The Ras/Erk pathway is complex, but at its core is a cascade of four proteins -- Ras, Raf, Mek, and Erk -- that activate one another like a chain of falling dominoes in response to growth signals from outside the cell. Ras sits at the cell membrane and receives incoming signals, then passes them along to Raf and Mek, which process and amplify them, until finally, Erk (also called MAP Kinase or MAPK) transports the signal into the cell nucleus, where it can activate the appropriate genetic programs.

To track cells' responses to different patterns of Ras activation, the researchers engineered the OptoSOS system into multiple lines of healthy and cancerous cells and placed different groups of these cells into an array of small wells in a laboratory dish.
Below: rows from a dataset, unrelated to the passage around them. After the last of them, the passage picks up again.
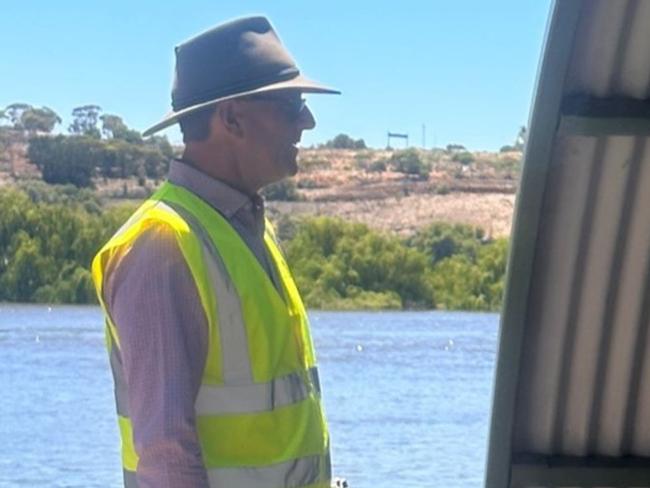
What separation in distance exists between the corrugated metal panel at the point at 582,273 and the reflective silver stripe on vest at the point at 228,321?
1.04 m

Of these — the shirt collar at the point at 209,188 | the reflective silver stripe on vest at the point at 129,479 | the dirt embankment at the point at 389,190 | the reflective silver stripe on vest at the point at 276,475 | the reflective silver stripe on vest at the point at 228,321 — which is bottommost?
the dirt embankment at the point at 389,190

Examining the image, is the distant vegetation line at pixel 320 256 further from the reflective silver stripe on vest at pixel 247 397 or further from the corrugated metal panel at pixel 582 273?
the reflective silver stripe on vest at pixel 247 397

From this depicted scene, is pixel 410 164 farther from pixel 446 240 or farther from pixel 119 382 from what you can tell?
pixel 119 382

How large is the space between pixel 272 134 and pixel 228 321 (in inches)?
18.4

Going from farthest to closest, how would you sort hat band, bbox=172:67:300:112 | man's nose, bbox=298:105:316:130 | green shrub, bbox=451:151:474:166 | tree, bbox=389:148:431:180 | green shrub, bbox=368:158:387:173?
1. green shrub, bbox=451:151:474:166
2. tree, bbox=389:148:431:180
3. green shrub, bbox=368:158:387:173
4. man's nose, bbox=298:105:316:130
5. hat band, bbox=172:67:300:112

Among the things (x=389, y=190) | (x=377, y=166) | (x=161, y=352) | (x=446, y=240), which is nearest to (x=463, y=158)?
(x=377, y=166)

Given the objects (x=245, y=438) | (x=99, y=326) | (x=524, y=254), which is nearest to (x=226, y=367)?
(x=245, y=438)

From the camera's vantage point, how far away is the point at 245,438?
3.47m

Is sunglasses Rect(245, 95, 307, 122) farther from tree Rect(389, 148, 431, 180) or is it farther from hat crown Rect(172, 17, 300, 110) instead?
tree Rect(389, 148, 431, 180)

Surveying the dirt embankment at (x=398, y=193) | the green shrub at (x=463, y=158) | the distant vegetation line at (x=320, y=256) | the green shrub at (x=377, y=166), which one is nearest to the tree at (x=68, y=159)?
the distant vegetation line at (x=320, y=256)

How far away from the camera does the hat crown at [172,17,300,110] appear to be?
11.8 feet

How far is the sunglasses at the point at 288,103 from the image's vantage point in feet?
11.9

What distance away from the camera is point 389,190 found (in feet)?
173

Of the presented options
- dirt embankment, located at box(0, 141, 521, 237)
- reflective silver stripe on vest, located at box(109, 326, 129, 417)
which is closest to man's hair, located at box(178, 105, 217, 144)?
reflective silver stripe on vest, located at box(109, 326, 129, 417)
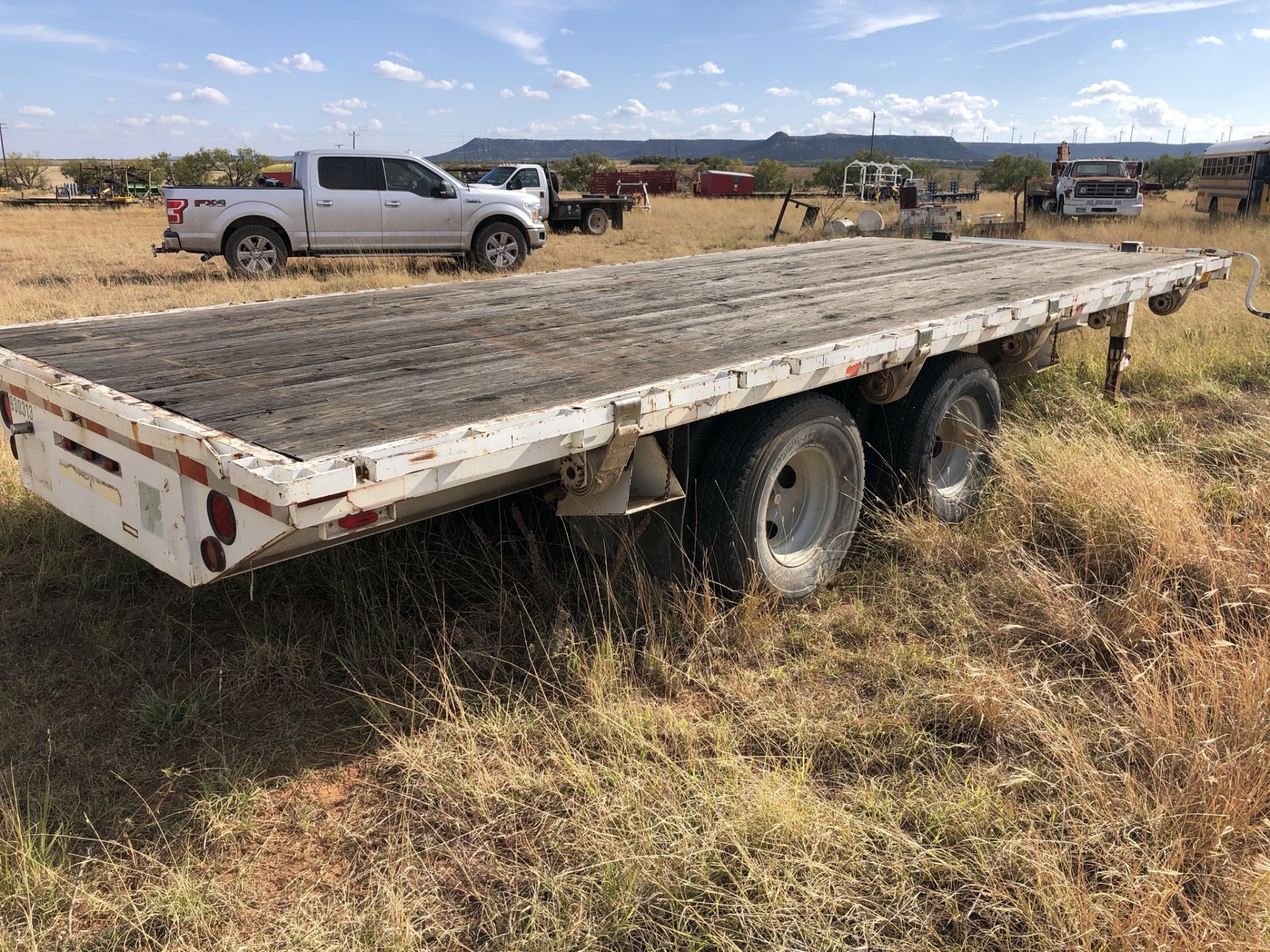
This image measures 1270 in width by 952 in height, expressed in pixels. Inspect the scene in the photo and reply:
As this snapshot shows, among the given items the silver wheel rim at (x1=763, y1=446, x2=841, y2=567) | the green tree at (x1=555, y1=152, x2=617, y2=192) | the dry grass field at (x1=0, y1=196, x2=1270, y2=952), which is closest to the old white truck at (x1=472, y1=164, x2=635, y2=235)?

By illuminating this dish with a specially designed device - dubbed the optoPlate - the team was able to rapidly stimulate hundreds of different experimental groups of cells with a variety of test patterns, and simultaneously read out their responses under a microscope.

These techniques revealed that healthy cells respond selectively to long-lasting growth signals while ignoring signals that flicker on and off -- presumably considering them to be irrelevant 'noise.' In contrast, the researchers found that certain non-small cell lung cancer (NSCLC) cell lines appear to misinterpret these intermittent noisy signals as stronger, sustained signals, triggering excessive growth and tumor formation.

This misreading of signals appears to occur because of a specific type of mutation in the protein B-Raf corrupts the timing of incoming growth signals, the researchers found, causing short pulses of Ras activation to reverberate for longer within an affected cell - similar to how the 'sustain' pedal on a piano causes individual notes to be drawn out and blur together.

When the researchers activated Ras in healthy cells with a brief pulse of OptoSOS stimulation, Erk would turn on and off again with only about a two-minute lag. In contrast, in B-Raf mutant cells, it took Erk activity 20 minutes to dissipate following OptoSOS stimulation, and further experiments showed that this resulted in activation of downstream genetic programs associated with cell growth and proliferation.

The researchers also showed that some targeted cancer drugs that are intended to shut down overactive components of the Ras/Erk signaling pathway may blur the fidelity of signaling much as B-Raf mutations do. Specifically, they found that vemurafenib and SB590885 - part of a class of drugs called paradox activating B-Raf inhibitors - significantly slowed how long it took Ras/Erk activity to shut off following OptoSOS stimulation, which could help researchers understand these drugs' known risk of triggering new tumor formation in patients.

The findings are published in the Journal of Science.